Looking at this stark and dramatic photograph pictured above, it's easy to imagine it as the beginning of the long walk to freedom for Nelson Mandela, as it shows a winding road leading out of Qnu, the humble, rural town where Madiba was born.
"The Meaning of Home” is a photo exhibition which traces Nelson Mandela’s childhood journeys through rural towns in the Eastern Cape, and is currently on display at the Nelson Mandela Foundation’s offices.
"The Meaning of Home” is a photo exhibition which traces Nelson Mandela’s childhood journeys through rural towns in the Eastern Cape, and is currently on display at the Nelson Mandela Foundation’s offices.
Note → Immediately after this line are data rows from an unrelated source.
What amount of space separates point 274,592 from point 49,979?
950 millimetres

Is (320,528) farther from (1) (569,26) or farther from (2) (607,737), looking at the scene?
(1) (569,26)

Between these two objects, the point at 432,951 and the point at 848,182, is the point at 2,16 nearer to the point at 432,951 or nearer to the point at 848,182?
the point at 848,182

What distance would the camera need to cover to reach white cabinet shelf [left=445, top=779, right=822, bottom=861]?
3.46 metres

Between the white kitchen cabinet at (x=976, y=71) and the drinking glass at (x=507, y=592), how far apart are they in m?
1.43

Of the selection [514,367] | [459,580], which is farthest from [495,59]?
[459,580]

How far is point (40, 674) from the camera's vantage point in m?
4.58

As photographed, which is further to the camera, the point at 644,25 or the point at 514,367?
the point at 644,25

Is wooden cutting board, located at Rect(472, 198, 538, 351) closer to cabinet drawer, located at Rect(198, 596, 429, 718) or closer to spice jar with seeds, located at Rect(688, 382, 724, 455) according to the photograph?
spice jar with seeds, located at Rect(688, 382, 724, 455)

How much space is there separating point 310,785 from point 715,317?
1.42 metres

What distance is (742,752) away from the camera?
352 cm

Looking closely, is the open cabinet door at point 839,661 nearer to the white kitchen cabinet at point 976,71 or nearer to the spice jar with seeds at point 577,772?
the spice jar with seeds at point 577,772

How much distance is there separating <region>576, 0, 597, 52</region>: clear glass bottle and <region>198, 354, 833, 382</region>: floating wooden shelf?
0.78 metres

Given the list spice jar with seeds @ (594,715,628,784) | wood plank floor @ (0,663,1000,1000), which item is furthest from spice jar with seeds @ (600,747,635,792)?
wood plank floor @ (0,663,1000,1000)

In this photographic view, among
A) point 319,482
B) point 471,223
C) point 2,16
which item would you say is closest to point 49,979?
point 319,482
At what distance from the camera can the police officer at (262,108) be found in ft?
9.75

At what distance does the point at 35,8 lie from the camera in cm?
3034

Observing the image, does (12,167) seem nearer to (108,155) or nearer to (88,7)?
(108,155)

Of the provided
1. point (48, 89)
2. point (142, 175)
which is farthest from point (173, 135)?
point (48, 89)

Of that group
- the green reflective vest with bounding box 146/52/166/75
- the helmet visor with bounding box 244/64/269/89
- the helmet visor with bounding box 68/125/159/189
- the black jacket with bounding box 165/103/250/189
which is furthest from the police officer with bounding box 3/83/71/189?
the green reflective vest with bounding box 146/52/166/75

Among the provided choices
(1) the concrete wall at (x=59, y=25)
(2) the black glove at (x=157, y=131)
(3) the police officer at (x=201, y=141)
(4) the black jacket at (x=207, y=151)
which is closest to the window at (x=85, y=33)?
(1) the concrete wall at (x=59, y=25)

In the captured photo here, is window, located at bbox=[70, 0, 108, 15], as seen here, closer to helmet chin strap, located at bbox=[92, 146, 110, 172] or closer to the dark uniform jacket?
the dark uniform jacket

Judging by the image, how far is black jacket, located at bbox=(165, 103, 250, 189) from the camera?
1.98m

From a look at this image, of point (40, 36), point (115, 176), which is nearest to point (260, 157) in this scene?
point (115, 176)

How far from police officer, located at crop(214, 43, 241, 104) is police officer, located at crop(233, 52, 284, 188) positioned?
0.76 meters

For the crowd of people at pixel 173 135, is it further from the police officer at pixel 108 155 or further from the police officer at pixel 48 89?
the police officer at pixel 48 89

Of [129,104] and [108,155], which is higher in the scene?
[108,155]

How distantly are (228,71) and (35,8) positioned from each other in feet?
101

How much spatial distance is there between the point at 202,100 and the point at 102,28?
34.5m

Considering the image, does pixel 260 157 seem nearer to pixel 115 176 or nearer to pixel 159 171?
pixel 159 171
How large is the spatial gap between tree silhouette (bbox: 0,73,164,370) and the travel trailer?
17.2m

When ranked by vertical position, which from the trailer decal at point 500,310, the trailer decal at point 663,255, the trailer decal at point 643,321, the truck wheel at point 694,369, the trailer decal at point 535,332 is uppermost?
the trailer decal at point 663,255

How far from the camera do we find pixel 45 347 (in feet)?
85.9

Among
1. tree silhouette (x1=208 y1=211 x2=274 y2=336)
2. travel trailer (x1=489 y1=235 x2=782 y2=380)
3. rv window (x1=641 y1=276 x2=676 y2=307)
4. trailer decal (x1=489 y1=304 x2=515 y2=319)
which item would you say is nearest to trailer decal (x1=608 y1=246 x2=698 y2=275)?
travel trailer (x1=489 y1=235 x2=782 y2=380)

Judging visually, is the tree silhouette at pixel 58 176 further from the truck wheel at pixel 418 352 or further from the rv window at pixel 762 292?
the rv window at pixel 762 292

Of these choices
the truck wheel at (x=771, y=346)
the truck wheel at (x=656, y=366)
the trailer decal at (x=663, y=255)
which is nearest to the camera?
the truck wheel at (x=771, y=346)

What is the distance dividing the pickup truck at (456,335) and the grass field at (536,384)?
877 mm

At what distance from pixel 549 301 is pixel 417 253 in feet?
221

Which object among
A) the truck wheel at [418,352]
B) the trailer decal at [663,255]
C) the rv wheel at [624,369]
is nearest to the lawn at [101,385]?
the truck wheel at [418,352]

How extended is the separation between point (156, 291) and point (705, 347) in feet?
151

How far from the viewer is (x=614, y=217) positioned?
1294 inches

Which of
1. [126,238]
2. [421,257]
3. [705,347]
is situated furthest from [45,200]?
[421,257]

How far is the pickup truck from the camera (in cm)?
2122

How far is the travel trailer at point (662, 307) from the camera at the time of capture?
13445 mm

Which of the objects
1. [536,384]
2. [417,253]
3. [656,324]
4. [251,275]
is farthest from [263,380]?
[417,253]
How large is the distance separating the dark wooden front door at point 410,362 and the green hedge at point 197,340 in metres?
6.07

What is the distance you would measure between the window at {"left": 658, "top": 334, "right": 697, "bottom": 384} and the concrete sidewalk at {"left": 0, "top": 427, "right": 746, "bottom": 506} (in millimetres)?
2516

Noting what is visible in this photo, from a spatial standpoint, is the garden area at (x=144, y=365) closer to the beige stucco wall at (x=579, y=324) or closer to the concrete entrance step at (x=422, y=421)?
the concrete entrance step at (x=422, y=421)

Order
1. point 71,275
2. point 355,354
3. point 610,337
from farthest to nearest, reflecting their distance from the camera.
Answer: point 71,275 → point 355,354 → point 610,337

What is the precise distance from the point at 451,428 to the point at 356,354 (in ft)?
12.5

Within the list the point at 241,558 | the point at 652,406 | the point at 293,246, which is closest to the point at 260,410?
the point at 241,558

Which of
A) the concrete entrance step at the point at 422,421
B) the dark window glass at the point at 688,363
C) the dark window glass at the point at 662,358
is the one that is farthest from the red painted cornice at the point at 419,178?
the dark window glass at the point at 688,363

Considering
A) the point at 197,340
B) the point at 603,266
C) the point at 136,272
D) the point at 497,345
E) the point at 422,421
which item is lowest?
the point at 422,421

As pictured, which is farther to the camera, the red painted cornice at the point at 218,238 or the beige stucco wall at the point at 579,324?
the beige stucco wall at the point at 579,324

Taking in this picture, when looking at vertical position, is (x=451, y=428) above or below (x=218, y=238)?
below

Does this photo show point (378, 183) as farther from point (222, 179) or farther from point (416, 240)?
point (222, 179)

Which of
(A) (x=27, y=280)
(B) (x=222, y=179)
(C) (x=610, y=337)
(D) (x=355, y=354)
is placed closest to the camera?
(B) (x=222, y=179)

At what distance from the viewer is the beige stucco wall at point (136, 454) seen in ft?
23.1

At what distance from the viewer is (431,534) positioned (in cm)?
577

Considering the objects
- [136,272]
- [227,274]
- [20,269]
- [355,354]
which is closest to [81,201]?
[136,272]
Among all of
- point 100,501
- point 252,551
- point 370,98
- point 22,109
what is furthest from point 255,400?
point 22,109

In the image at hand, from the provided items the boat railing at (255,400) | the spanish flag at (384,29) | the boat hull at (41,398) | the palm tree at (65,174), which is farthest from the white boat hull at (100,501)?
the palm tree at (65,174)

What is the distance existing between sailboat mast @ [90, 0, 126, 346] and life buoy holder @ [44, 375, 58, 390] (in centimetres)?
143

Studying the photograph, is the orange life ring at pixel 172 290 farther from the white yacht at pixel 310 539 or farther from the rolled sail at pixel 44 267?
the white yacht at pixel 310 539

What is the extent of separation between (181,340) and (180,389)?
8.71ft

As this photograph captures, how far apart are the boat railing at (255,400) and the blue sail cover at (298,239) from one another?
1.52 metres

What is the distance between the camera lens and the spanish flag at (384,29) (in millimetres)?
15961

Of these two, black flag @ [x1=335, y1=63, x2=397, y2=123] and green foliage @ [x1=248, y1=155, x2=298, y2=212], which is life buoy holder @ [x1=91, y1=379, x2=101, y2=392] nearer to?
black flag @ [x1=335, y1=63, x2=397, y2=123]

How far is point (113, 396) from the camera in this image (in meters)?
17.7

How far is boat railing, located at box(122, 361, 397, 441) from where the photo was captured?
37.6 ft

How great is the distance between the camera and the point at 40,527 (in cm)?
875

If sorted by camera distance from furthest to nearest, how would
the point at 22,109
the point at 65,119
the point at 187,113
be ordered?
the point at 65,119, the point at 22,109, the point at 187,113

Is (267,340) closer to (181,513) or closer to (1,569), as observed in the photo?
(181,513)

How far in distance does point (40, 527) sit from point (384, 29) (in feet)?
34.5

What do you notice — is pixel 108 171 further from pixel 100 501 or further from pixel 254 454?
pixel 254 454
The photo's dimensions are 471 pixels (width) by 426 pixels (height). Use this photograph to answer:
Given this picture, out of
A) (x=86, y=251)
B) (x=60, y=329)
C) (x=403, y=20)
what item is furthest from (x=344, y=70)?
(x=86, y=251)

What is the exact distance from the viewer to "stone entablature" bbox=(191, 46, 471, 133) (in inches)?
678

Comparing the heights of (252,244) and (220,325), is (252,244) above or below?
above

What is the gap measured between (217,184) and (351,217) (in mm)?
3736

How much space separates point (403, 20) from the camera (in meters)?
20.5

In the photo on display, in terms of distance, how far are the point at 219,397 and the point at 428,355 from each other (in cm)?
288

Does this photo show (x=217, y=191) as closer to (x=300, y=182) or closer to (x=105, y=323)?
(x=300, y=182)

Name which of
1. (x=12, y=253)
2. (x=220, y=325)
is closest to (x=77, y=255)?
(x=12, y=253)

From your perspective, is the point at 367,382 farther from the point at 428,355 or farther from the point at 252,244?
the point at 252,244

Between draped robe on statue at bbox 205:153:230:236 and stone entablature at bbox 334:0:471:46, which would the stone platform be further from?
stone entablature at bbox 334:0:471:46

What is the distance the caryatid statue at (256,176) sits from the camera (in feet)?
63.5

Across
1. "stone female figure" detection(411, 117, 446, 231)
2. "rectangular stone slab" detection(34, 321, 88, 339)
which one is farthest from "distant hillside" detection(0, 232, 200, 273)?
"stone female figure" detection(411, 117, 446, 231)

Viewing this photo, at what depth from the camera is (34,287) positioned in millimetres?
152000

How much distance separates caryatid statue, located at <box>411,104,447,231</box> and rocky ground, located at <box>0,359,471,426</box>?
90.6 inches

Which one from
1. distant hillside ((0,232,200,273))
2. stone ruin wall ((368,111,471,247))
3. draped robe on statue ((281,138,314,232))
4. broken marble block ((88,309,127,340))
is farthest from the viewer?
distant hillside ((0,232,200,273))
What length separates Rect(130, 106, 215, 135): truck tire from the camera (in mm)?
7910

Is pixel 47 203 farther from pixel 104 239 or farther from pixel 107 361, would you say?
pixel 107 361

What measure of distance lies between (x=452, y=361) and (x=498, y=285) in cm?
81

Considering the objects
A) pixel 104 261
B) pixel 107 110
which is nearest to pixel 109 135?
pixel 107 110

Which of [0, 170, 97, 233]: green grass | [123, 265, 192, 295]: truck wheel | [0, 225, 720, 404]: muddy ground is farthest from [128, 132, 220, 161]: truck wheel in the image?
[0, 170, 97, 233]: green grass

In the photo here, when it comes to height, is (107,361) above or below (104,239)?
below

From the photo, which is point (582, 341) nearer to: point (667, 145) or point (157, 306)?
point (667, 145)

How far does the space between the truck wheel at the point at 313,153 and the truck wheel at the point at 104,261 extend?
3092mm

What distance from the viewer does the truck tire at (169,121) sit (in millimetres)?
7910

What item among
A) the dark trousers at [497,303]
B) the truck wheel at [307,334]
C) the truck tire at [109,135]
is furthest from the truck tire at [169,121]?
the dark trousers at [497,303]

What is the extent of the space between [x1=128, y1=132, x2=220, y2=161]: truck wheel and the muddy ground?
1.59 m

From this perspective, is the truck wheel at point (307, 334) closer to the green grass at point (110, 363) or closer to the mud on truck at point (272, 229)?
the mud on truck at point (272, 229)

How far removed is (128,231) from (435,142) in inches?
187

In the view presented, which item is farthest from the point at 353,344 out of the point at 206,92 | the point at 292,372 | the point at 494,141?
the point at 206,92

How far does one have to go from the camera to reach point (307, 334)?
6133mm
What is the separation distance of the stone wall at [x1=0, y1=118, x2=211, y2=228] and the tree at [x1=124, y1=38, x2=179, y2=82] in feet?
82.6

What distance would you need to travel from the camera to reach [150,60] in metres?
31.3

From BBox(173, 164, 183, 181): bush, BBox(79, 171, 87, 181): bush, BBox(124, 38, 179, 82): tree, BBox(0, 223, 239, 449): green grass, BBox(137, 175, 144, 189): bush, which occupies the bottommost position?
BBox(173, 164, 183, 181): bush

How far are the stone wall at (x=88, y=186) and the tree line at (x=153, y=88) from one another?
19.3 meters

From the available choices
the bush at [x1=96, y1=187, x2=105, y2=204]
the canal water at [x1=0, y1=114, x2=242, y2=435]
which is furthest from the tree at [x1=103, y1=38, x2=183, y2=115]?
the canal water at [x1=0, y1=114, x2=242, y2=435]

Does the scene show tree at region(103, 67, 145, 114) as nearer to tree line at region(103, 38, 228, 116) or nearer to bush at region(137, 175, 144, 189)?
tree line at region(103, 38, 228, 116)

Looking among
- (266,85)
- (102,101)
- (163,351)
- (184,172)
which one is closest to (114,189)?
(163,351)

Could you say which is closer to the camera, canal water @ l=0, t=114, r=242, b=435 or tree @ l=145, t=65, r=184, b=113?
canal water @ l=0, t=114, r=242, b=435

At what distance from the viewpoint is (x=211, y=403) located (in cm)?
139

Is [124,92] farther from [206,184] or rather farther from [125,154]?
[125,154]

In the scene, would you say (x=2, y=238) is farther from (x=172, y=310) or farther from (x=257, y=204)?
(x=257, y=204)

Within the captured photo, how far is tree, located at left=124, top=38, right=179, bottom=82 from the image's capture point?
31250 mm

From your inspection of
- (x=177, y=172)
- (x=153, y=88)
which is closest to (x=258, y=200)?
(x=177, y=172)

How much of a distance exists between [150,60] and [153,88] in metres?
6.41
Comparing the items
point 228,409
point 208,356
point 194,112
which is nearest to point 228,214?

This series of black and white photographs by acclaimed photographer, Bonile Bam, documents the landscape of Mr Mandela’s hometown and surrounds, giving us insight into the physical setting in which Mr Mandela lived as a boy.
Bam, who hails from the Eastern Cape, was selected for the prestigious Getty Images Fellows Programme, where he completed a photography course in New York before returning to South Africa. He has been exhibited in New York, Austria, the Czech Republic, Sweden and the Netherlands.
Bam said he wanted to tell the story of an icon through the landscape and structures that influenced his political life, and help people to understand Mr Mandela a bit better:
“Most people don’t know where Madiba is coming from and I wanted to share with ordinary citizens, or anyone who is interested in his roots, that, as much as he is a recognised figure in the world, he is a humble person who comes from an ordinary background. I think we can motivate other people who might be hopeless and think that they cannot be leaders in the future.”
Bam’s next showing, a group exhibition of three generations of South African photographers entitled “Struggle, Apartheid and Freedom”, will open in October at the Johannesburg Art Gallery.